WHAT NEEDS TO BE DONE: Copy each of the records below word for word, without changing anything.

EXTRACTED RECORDS:
——
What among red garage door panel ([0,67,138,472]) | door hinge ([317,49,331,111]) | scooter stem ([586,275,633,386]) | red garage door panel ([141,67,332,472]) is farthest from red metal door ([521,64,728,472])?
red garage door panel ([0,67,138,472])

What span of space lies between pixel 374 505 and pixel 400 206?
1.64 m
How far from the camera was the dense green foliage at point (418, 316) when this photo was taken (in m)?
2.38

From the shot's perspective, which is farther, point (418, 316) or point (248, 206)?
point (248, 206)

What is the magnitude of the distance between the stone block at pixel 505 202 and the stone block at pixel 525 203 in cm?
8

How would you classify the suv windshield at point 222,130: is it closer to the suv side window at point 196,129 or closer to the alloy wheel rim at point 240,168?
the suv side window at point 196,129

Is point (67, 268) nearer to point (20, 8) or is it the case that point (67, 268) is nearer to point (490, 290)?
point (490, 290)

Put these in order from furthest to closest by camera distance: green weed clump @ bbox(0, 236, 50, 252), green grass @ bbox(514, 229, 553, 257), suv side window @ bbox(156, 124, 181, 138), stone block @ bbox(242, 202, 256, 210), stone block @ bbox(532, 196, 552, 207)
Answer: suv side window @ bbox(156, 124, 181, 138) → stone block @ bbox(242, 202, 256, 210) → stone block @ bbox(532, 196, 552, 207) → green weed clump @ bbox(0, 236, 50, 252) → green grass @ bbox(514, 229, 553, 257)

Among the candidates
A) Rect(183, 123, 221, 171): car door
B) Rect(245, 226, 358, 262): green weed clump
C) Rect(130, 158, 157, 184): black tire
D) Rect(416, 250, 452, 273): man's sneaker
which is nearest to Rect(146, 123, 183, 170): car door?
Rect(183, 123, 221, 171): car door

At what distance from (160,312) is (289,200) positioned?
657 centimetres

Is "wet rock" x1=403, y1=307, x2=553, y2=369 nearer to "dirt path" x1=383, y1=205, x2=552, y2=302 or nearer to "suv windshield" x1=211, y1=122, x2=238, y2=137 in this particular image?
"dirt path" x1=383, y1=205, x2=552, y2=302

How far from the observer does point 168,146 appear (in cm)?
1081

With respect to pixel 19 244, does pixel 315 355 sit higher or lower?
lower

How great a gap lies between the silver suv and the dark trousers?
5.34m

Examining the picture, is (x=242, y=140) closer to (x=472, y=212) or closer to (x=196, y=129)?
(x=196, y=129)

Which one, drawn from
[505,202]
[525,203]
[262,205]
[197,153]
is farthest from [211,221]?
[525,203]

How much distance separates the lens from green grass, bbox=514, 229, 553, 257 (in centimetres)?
——
EXPECTED ANSWER:
What among red garage door panel ([0,67,138,472]) | door hinge ([317,49,331,111]) | scooter stem ([586,275,633,386]) | red garage door panel ([141,67,332,472]) is farthest from red metal door ([521,64,728,472])?
red garage door panel ([0,67,138,472])

What span of space lies between pixel 374 505 and pixel 400 206?
1.64 m
How far from the camera was the dense green foliage at point (418, 316) when this photo was taken (in m)?
2.38

From the shot's perspective, which is farther, point (418, 316) or point (248, 206)?
point (248, 206)

What is the magnitude of the distance between the stone block at pixel 505 202 and the stone block at pixel 525 203 in cm?
8

How would you classify the suv windshield at point 222,130: is it closer to the suv side window at point 196,129 or closer to the alloy wheel rim at point 240,168?
the suv side window at point 196,129

Is point (67, 268) nearer to point (20, 8) or is it the case that point (67, 268) is nearer to point (490, 290)?
point (490, 290)

Put these in order from furthest to closest by camera distance: green weed clump @ bbox(0, 236, 50, 252), green grass @ bbox(514, 229, 553, 257), suv side window @ bbox(156, 124, 181, 138), stone block @ bbox(242, 202, 256, 210), stone block @ bbox(532, 196, 552, 207)
Answer: suv side window @ bbox(156, 124, 181, 138) → stone block @ bbox(242, 202, 256, 210) → stone block @ bbox(532, 196, 552, 207) → green weed clump @ bbox(0, 236, 50, 252) → green grass @ bbox(514, 229, 553, 257)

Among the candidates
A) Rect(183, 123, 221, 171): car door
B) Rect(245, 226, 358, 262): green weed clump
C) Rect(130, 158, 157, 184): black tire
D) Rect(416, 250, 452, 273): man's sneaker
which is nearest to Rect(146, 123, 183, 170): car door?
Rect(183, 123, 221, 171): car door

At what distance from (160,312) is (289,200) positioned?
657 centimetres

Is "wet rock" x1=403, y1=307, x2=553, y2=369 nearer to "dirt path" x1=383, y1=205, x2=552, y2=302 or nearer to "suv windshield" x1=211, y1=122, x2=238, y2=137 in this particular image?
"dirt path" x1=383, y1=205, x2=552, y2=302

How far from the observer does point 168,146 appear (in cm)?
1081

With respect to pixel 19 244, does pixel 315 355 sit higher or lower?
lower

How great a gap lies between the silver suv and the dark trousers?
5.34m

Examining the picture, is (x=242, y=140) closer to (x=472, y=212) or closer to (x=196, y=129)?
(x=196, y=129)

Which one, drawn from
[505,202]
[525,203]
[262,205]
[197,153]
is farthest from [211,221]?
[525,203]

How much distance separates the lens from green grass, bbox=514, 229, 553, 257 (in centimetres)?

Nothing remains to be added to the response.